Ружье взял. Выбегаю — нет никого. Что такое? Побежал туда, дальний конец пасека. Смотрю — след у ручья. Большой! Куты-Мафа оставил. И собачек нет. Ой, беда! Плохой тигр. Так нельзя делать. Мы соседи с ним одинаково. Зачем собачек таскать? Пантелей его накажет за такое дело.
Он водил их в дальний конец пасеки, показывал огромный, как сковорода, отпечаток тигриного следа на сырой и черной земле. Все головой качал. И вдруг зычно и гортанно крикнул через всю пасеку:
— Алимдя! Кушать давай! Га!
Из дальнего омшаника опять выглянула старуха и, вынув изо рта трубочку, спросила его что-то по-удэгейски.
— Все давай! Все! На стол неси. Га! — покрикивал Сусан.
Старуха полыхала дымком из трубки и скрылась в темном дверном проеме.
Пока они ходили по пасеке, осматривали ульи и слушали, как Сусан ругал за нахальство Куты-Мафу, Алимдя накрыла на стол и пригласила их обедать.

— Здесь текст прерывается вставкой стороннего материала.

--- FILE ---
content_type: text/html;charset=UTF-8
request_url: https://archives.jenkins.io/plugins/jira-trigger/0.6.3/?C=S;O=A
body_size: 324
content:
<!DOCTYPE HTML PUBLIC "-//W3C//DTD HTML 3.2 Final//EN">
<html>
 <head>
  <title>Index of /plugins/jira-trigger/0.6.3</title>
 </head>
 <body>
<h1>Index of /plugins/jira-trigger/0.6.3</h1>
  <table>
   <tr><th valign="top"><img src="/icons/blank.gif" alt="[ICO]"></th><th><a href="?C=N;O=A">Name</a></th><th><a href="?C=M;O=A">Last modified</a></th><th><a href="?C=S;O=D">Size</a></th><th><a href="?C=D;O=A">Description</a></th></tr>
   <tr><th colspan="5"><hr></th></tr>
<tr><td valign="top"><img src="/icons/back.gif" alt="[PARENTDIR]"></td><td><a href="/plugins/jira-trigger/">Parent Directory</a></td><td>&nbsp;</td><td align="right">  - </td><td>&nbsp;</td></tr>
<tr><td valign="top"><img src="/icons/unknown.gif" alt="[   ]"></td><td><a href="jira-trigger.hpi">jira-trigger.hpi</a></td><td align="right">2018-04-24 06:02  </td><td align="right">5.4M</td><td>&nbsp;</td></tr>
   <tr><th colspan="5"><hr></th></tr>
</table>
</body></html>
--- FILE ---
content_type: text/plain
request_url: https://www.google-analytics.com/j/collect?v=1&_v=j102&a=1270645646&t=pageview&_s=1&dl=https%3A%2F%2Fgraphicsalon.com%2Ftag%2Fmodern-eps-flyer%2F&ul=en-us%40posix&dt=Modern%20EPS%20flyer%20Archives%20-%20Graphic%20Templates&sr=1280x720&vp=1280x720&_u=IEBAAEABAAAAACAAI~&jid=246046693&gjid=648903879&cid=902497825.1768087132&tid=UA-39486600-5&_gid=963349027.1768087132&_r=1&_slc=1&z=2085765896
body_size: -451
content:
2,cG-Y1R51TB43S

— А у вас служба поставлена, — сказал Коньков, глядя на дымящуюся полную сковороду с темным жареным мясом, на миску с икрой, на тарелку с темно-зеленой обмытой черемшой. И глиняная поставка с медовухой стояла посреди стола.
— Женщина свое дело знает, — заметил Кялундзига. — Наши люди так говорят: если женщина плохо делает, виноват хозяин.
— Почему?
— Учил ее плохо. Вот и виноват, — посмеивался Кялундзига.
— Что за мясо? — спросил Коньков, присаживаясь и поддевая вилкой прожаренный до темноты кусок.
— Кабан, — ответил Сусан.
— Тот самый, что приволок Пантелей Иванович?
— Ага! — радостно закивал Сусан.
— Значит, Пантелей Иванович у тигра взял кабана без спросу, а тигр взял у вас собак не спросясь. Вроде бы у вас продуктообмен получился, — сказал Коньков и засмеялся.
— Сондо! Нельзя, — строго сказал Сусан.
— Сондо, сондо! — подхватила и старуха, присевшая на чурбак, поставленный на попа.
— Что это значит? — спросил Коньков.
— Нельзя про тигра говорить, да еще смеяться, — пряча улыбку, сказал Кялундзига.
— Нельзя, нельзя, — всерьез подтвердил Сусан. — Куты-Мафа ходи здесь там и слушай, — указал он на лесные заросли. — Нехорошо! Его обижайся. Ночью опять придет. Охотиться мешать будет, — с озабоченностью на лице говорил Сусан, разливая по берестяным чумашкам медовуху.
— Разве он по-русски понимает? — пытался отшутиться Коньков.
— Куты-Мафа все понимает. — Сусан поднял чумашку, похожую на ковшик, и выпил медовуху.
— А ты знаешь: здесь, на реке, Гээнта умер? — сказал вдруг Коньков, пытаясь вызвать удивление Сусана.
— Конечно, знай, — невозмутимо ответил тот.
— Ты видел, как Гээнта проходил на оморочке? — с надеждой спросил Коньков.
— Когда человек пошел умирать, нельзя глядеть. Нехорошо, — ответил Сусан и добавил: — Сондо!
— Почему? — с досадой спросил Коньков.
— Зачем мешать, такое дело? — сказал Сусан.
— А кто виноват в его смерти?
— Никто.
Разговор зашел в тупик. Конькову помог Кялундзига:
— Сусан, — сказал он, — когда ты встретил Гээнту, ты ведь еще не знал, что он идет умирать?
— Не знал, такое дело, — согласился Сусан.
— Значит, ты можешь рассказать капитану, о чем вы говорили.
— Такое дело, могу рассказать.
— Пра-авильно, Сусан! Мне и не надо знать, что он умирать шел, обрадовался Коньков. — Ты расскажи, что он тебе насчет лесного склада говорил?
— Говорил — беда! Склад загорайся…
— А что он про своего начальника говорил? Про Боборыкина? Не ругал его?